SET TASKS →
1. From the Tigers game report, list each statistic it gives for Matt Manning's pitching line in Wednesday's game.
2. Answer these from the Tigers game report:
(a) What was Brandon Woodruff's ERA, and where did it rank in MLB?
(b) How many runs did Detroit allow the Brewers over the series, and across how many innings?
(c) At what ballpark was Wednesday's game played?
3. Continue the Tigers game report after its final sentence.

PASSAGE GIVEN →
Detroit — Tigers rookie right-hander Matt Manning left the mound after six innings pounding his glove with a smile on his face and a look of satisfaction.

He outdueled Milwaukee Brewers starter Brandon Woodruff, whose 2.48 ERA ranked fourth in MLB, and the Tigers came out on top, 4-1, Wednesday afternoon at Comerica Park.

Tigers pitcher Matt Manning works in the second inning against the Brewers on Wednesday.

Detroit swept the two-game series from a team tied for the third-most wins in the majors, and allowed the Brewers one run over 20 innings.

Manning (4-6) gave up one run on two hits over six innings, and was nearly perfect after almost letting the second inning get away from him.

BOXSCORE: Tigers 4, Brewers 1

How a young pitcher deals with adversity early in games often determines his fate, and that was the case in this one.

DATA ENTRIES →
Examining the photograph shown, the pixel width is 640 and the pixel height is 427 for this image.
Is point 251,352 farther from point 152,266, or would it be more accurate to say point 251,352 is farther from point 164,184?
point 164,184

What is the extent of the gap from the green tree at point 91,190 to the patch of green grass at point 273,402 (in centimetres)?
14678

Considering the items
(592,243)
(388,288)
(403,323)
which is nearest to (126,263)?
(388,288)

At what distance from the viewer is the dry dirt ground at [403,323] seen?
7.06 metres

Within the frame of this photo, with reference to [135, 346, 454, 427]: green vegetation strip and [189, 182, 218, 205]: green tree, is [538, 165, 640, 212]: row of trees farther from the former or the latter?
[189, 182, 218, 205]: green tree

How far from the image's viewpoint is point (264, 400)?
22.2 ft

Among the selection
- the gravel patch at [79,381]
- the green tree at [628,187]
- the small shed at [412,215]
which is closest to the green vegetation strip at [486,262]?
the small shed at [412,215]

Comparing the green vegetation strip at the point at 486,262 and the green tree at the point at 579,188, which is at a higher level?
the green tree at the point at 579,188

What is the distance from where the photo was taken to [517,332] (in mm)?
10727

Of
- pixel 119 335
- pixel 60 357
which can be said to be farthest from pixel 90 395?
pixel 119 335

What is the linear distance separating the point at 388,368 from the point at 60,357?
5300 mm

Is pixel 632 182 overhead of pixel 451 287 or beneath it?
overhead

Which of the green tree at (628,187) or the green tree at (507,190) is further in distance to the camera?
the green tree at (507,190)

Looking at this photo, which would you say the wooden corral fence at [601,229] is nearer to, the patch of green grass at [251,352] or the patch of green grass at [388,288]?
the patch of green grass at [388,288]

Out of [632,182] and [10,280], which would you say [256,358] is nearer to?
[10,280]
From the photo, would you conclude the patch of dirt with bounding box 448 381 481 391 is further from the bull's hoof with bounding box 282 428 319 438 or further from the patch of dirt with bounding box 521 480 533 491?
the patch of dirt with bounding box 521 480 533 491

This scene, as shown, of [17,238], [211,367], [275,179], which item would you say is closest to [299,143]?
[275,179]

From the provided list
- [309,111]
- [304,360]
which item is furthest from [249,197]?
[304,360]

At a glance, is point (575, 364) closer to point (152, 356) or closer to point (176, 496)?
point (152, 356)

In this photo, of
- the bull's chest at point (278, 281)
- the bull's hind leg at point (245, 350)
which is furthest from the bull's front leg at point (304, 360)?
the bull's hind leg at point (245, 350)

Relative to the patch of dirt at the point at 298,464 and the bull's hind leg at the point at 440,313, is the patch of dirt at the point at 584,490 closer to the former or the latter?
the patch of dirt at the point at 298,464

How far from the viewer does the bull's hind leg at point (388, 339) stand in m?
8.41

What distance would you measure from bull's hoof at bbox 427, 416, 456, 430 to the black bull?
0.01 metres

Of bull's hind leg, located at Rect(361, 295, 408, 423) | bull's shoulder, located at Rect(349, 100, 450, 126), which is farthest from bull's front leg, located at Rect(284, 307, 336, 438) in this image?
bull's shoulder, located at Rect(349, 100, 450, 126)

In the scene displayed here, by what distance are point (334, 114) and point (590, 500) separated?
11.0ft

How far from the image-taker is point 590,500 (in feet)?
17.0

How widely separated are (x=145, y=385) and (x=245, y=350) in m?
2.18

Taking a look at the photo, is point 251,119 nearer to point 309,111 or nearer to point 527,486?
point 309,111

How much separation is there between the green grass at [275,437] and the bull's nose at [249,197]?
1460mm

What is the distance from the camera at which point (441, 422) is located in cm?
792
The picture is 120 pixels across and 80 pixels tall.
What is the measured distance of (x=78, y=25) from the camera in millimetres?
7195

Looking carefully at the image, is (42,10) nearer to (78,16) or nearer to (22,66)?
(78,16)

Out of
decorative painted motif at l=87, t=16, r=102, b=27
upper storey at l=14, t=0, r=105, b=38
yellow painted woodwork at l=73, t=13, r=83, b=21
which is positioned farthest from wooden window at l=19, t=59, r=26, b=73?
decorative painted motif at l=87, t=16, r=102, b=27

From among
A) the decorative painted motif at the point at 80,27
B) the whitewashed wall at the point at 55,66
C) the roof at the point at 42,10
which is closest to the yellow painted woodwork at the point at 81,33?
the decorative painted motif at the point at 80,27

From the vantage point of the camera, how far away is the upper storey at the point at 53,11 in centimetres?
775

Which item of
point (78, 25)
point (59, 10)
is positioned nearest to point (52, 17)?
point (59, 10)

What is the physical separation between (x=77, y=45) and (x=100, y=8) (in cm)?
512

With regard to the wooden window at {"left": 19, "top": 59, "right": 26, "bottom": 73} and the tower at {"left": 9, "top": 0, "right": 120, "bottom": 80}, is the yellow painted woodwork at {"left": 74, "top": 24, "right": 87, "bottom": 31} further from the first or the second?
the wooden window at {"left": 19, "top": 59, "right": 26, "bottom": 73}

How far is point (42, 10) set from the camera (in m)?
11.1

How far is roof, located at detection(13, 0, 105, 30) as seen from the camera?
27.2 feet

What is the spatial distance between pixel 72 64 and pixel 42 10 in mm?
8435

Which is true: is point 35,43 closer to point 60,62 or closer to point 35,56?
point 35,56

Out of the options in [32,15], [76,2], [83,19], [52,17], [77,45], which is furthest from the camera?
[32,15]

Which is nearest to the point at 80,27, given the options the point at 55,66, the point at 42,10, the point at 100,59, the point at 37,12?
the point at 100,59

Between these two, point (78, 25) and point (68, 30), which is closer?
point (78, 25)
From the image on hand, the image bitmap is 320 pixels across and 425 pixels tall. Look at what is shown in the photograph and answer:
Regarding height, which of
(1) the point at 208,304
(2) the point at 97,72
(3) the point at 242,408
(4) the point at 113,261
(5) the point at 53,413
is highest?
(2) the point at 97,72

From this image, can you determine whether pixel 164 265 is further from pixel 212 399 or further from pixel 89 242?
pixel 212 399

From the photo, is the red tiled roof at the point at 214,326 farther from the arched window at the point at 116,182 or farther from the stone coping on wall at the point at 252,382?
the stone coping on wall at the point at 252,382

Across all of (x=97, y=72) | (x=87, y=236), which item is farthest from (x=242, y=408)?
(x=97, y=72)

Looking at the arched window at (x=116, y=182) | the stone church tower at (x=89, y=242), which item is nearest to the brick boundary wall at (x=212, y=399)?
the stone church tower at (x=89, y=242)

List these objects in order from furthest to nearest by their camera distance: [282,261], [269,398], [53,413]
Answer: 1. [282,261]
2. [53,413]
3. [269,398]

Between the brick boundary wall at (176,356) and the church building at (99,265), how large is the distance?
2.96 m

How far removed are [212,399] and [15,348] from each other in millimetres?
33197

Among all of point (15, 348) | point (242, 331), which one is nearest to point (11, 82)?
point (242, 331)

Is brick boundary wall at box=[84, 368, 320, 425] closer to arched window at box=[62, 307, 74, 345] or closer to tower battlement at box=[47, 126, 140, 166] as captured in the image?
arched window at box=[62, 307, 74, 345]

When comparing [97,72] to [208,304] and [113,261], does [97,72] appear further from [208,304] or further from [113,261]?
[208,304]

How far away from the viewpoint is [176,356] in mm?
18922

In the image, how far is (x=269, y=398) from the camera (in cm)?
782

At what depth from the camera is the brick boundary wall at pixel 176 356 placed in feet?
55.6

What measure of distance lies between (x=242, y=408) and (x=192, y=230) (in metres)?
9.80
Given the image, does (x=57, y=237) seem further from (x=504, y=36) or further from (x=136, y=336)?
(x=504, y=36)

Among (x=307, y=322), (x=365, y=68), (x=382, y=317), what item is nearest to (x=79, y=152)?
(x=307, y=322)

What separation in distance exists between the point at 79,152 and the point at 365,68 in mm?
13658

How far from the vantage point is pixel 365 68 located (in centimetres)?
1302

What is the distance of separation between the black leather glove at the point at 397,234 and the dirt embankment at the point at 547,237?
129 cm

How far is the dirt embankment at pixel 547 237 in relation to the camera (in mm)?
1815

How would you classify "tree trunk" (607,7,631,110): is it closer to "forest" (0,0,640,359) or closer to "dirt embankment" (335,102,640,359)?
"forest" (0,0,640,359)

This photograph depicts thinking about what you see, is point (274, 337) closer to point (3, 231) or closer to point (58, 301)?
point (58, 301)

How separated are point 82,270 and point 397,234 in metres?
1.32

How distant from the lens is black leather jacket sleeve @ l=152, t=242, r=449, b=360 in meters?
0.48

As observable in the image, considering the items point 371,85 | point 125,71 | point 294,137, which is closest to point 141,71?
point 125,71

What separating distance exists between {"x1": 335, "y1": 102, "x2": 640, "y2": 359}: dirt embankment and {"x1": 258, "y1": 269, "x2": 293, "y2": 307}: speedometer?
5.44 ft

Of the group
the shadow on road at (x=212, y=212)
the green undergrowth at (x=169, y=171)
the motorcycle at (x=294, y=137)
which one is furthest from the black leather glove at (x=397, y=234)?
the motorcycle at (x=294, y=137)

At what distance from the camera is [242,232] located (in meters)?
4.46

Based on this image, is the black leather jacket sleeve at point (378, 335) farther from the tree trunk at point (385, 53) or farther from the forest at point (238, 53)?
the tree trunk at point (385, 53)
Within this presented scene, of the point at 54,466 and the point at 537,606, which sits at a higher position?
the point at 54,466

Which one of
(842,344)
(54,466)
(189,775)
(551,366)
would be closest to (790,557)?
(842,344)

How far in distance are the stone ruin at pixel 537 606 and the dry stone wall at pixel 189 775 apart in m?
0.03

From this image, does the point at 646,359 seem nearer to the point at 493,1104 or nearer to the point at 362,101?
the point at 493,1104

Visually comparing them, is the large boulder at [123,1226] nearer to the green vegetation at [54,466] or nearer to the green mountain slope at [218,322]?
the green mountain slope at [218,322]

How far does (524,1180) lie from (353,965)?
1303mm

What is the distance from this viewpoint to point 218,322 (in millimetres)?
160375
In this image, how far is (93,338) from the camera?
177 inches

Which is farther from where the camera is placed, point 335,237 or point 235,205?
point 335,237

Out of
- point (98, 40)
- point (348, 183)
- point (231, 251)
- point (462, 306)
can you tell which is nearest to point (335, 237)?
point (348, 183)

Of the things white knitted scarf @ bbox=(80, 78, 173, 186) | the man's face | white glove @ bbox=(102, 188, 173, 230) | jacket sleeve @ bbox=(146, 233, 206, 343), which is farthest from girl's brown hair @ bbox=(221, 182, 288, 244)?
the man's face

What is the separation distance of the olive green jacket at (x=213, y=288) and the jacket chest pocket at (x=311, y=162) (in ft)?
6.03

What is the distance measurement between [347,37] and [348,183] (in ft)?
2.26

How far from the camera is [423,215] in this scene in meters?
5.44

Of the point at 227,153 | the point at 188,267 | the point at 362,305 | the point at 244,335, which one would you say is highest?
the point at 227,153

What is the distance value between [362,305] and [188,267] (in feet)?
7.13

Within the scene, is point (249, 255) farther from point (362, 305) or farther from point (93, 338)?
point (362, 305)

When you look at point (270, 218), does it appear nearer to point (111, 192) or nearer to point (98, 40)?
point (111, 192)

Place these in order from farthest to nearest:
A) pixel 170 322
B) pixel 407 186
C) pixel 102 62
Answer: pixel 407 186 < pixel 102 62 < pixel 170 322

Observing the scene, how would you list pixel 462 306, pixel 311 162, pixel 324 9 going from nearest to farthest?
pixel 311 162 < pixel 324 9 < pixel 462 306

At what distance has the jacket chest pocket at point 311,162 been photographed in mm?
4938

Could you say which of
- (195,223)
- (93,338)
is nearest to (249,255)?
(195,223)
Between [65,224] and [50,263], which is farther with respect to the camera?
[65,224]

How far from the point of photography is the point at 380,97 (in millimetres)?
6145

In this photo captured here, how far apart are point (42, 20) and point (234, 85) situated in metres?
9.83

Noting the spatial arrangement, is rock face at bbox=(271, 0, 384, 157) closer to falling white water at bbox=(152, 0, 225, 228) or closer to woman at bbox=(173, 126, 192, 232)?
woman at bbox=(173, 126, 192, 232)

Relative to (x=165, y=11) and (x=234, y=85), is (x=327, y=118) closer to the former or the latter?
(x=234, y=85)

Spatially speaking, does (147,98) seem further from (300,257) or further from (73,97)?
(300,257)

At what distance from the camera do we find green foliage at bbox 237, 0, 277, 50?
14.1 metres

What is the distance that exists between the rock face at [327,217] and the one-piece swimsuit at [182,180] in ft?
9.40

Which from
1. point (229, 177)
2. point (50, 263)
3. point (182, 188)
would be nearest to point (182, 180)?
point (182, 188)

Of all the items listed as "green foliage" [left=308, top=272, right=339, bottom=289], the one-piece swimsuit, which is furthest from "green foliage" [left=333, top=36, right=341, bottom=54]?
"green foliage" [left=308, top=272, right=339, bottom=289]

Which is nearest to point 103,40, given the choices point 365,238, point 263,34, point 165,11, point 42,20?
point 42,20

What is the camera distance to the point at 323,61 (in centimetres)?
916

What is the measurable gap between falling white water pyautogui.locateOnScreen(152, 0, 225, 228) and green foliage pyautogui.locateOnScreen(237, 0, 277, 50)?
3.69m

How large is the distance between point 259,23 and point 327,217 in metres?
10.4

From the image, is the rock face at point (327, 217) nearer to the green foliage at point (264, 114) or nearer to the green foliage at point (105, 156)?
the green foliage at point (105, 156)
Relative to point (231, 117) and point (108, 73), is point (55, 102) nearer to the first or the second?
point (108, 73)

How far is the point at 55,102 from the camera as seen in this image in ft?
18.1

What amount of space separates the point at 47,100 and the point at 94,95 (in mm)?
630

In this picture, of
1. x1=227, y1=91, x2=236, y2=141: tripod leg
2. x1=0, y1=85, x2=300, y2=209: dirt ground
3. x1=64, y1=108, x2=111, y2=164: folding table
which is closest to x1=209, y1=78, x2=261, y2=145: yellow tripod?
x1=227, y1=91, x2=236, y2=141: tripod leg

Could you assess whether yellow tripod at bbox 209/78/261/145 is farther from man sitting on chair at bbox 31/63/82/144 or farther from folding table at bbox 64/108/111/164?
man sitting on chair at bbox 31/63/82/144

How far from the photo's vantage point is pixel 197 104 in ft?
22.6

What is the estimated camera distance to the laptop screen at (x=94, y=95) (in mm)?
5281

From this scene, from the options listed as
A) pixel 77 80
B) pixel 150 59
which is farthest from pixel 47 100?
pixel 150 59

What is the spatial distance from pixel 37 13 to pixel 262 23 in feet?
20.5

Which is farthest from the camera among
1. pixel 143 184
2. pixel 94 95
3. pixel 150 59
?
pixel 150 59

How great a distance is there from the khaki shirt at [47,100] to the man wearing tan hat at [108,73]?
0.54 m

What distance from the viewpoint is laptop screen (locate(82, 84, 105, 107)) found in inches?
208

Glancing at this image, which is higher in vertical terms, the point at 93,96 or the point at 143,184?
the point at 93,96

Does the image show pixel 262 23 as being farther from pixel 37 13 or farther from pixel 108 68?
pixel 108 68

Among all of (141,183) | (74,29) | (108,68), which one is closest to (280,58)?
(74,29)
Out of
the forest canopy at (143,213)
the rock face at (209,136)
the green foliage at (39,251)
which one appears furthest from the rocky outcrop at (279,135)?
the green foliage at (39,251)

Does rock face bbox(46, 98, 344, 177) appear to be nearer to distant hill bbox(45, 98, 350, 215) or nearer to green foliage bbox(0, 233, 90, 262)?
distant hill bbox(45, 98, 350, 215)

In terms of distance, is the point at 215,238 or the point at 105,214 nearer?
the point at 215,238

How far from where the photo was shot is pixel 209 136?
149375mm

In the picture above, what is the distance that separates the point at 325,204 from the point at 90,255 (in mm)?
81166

OUTPUTS →
1.
- Six innings pitched
- One run allowed
- Two hits allowed

2.
(a) 2.48, which ranked fourth in MLB.
(b) One run over 20 innings.
(c) Comerica Park.

3.
“He kept us right where we needed to be when things were starting to spiral a little bit,” Tigers manager AJ Hinch said.

Manning, 25, retired the first five batters, but Jace Peterson singled and stole second with two out in the second.

Manning walked two bottom-of-the order hitters with Lorenzo Cain doubling between those free passes to score the game’s first run. By walking Daniel Vogelbach (.211) and Manny Pina (.195), Manning put himself into a bases-loaded jam.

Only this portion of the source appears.